Here is the decision flow as a small state diagram you can run in your head:

stateDiagram-v2 [*] --> ReadRequirement ReadRequirement --> DescribesAnAction: Does it describe<br/>WHAT the system does? DescribesAnAction --> Functional: Yes — it's a capability DescribesAnAction --> DescribesQuality: No — it constrains<br/>HOW WELL DescribesQuality --> NonFunctional: Has a measurable bar<br/>(ms, %, $, "securely") Functional --> [*] NonFunctional --> [*]

One trap to watch for: a single sentence can contain both. "The user can search products and results must return in under 200 ms" packs an FR ("search products") and an NFR ("under 200 ms") into one line. When you spot this, split it — write the feature as one requirement and the performance bar as a separate, clearly-labeled NFR. Mixing them makes both harder to test and track.
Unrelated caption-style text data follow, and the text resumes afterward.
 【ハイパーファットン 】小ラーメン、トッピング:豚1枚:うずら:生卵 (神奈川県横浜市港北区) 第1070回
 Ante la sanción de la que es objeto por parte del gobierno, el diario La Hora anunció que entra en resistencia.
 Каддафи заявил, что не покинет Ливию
7. The common NFR families¶

NFRs are not a random grab-bag. They cluster into recognizable families. Knowing the families means that when someone hands you a feature, you can systematically ask "what's the bar here?" for each one. These eight cover the vast majority of what you'll meet early in your career.
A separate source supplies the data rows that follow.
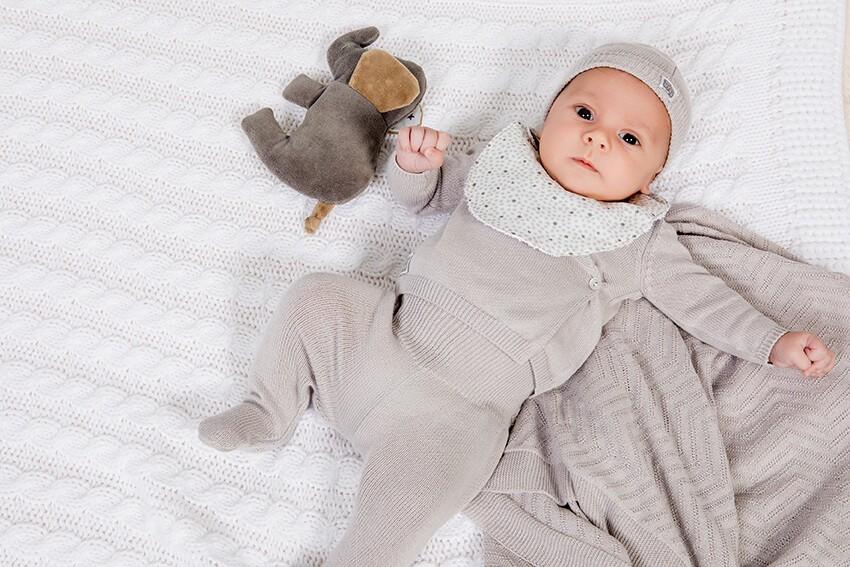 bebé-con-manta-dralón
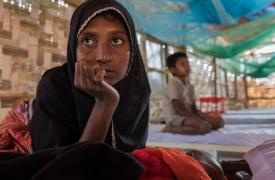 Humaira fue encontrada conmocionada, estaba deshidratada y débil. © Anna Surinyach
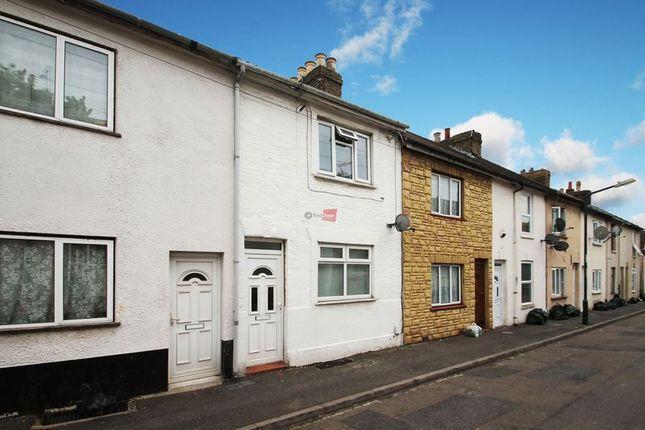 Thumbnail Flat to rent in Hartington Street, Chatham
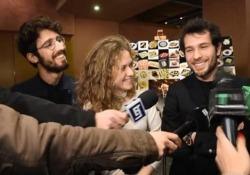 Bartolomeo, Lucrezia e Guglielmo alla camera ardente al Teatro dal Verme a Milano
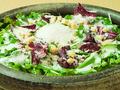 料理メニュー写真シーザーサラダ温泉卵添え/豆腐と蒸し鶏のヘルシー胡麻サラダ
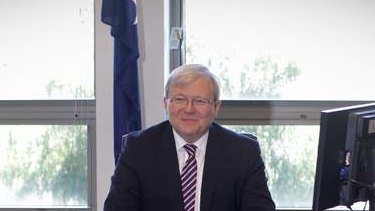 See my desk. Kevin Rudd in his Parliament House office. Photo: Andrew Meares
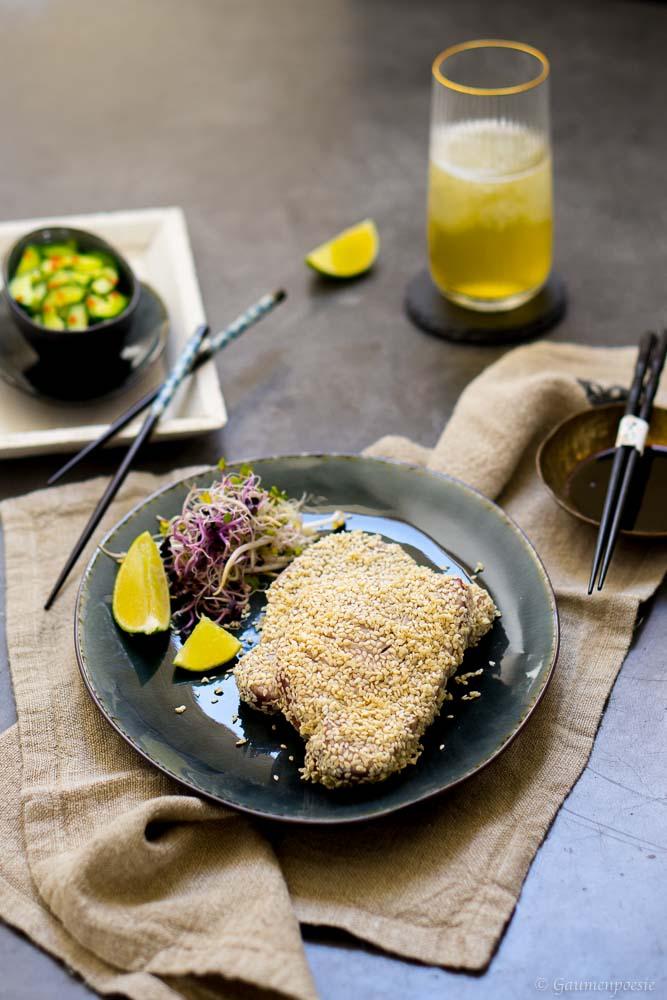 Gegrillter Sesam-Thunfisch mit asiatischem Gurkensalat 3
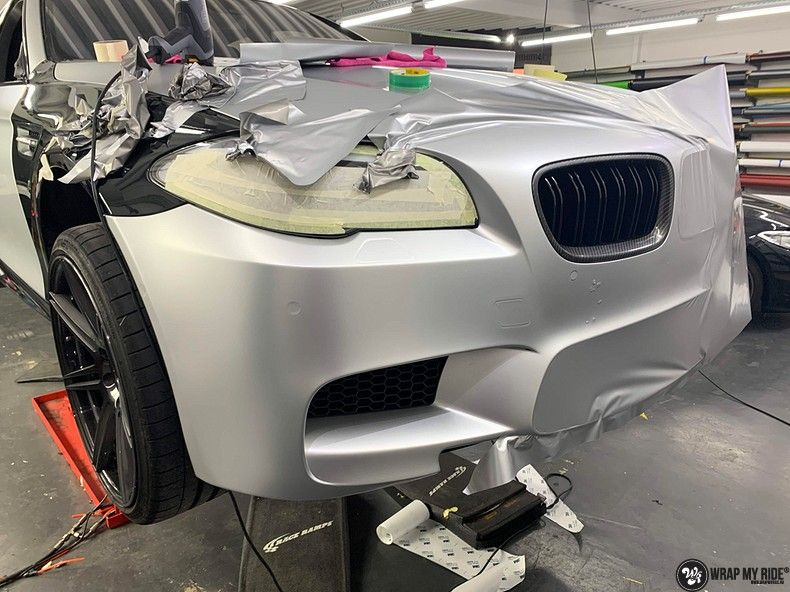 BMW M5 satin white aluminium, Carwrapping door Wrapmyride.nu Foto-nr:13138, ©2021
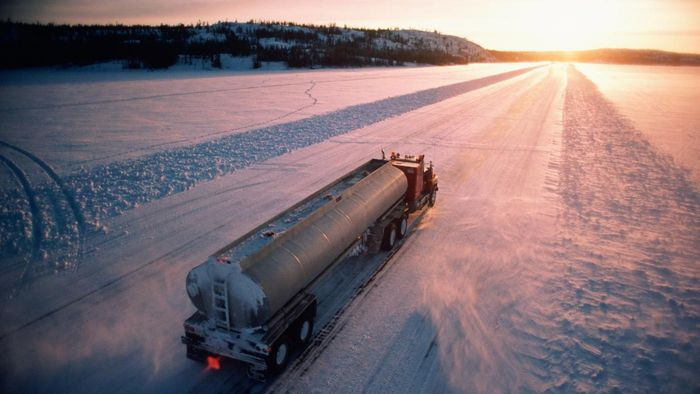 When Do Ice Road Trucking Companies Begin Hiring Drivers?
NFR family	The question it answers	Concrete chat-app example	How you'd measure it
Performance / latency	How fast does a single operation feel?	A message reaches the recipient in < 500 ms	p50 / p95 / p99 latency in milliseconds
Scalability	Can it handle growth in users or data?	Goes from 1M to 50M users without a redesign	Throughput (msgs/sec) vs. cost as load grows
Availability	What fraction of the time is it up?	Up 99.95% (≈4.4 h/year of downtime)	Uptime % over a month; error rate
Reliability	Does it behave correctly and not lose data?	A sent message is never silently dropped	Data-loss incidents; mean time between failures
Security	Is data protected from bad actors?	Messages end-to-end encrypted; auth required	Pen-test results; encryption coverage
Maintainability	How easy is it to change safely?	A new dev ships a fix in their first week	Time-to-onboard; deploy frequency; test coverage
Observability	Can we see what's happening inside?	On-call can find why messages are slow in minutes	Logs/metrics/traces coverage; MTTR
Cost	Is it affordable to run?	Stays under $0.001 per active user per month	$ per user / per request / per GB stored

A few clarifications juniors often need:

Latency vs. throughput. Latency is how long one request takes (500 ms per message). Throughput is how many requests per second the system handles (100,000 messages/sec). A system can have great latency for one user but terrible throughput under a crowd — they are different bars and you usually need both.
Availability vs. reliability. Availability is "is it up right now?" Reliability is "when it's up, does it do the right thing and keep my data?" A system can be 100% available and still lose your messages (available but unreliable), or perfectly correct but down half the day (reliable but unavailable). You want both.
The "nines" of availability. Each extra nine is roughly 10× harder and more expensive:

Availability	"Nines"	Approx. downtime per year
99%	two nines	~3.65 days
99.9%	three nines	~8.77 hours
99.95%	—	~4.38 hours
99.99%	four nines	~52.6 minutes
99.999%	five nines	~5.26 minutes

Notice how the jump from 99% to 99.99% is not a small polish — it's the difference between 3.65 days and 52 minutes of yearly downtime. That cost is why you should never write "100% uptime" on a requirements doc. There is no such thing in the real world, and chasing it bankrupts teams.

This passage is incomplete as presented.